Passage:
start

Pecan Encrusted Red Snapper (Courtesy Tif Smith)
Finely chop the pecan and mix with bread crumbs and cajun seasoning.
Spoon on a syrup onto each filet and use your fingers to spread it over the top of the fish.
Press the syrup side of fish into the pecan mixture, making sure that a good layer of the pecan mixture adheres to the snapper.
Heat a saute' pan (allow it to get hot before adding the olive oil). Add 2 tbs. of olive oil and gently place the snapper pecan side down in the hot pan.
Allow the snapper to brown for about 1 minute. Be careful not to let it burn. The syrup will caramelize quickly. Ver gently use a long metal spatula to turn the snapper over, keeping the topping in place and cook on this side of the snapper for another minute to sear. When removing from the pan, if any of the pecans fell off, replace them in the spots that need them.

end

Dataset extract:

start

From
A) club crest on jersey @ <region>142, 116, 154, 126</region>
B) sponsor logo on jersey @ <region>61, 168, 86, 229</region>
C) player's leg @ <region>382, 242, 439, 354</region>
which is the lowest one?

end

Copy the whole pecan-crusted red snapper recipe word for word.

Answer for the task:
Pecan Encrusted Red Snapper (Courtesy Tif Smith)
Finely chop the pecan and mix with bread crumbs and cajun seasoning.
Spoon on a syrup onto each filet and use your fingers to spread it over the top of the fish.
Press the syrup side of fish into the pecan mixture, making sure that a good layer of the pecan mixture adheres to the snapper.
Heat a saute' pan (allow it to get hot before adding the olive oil). Add 2 tbs. of olive oil and gently place the snapper pecan side down in the hot pan.
Allow the snapper to brown for about 1 minute. Be careful not to let it burn. The syrup will caramelize quickly. Ver gently use a long metal spatula to turn the snapper over, keeping the topping in place and cook on this side of the snapper for another minute to sear. When removing from the pan, if any of the pecans fell off, replace them in the spots that need them.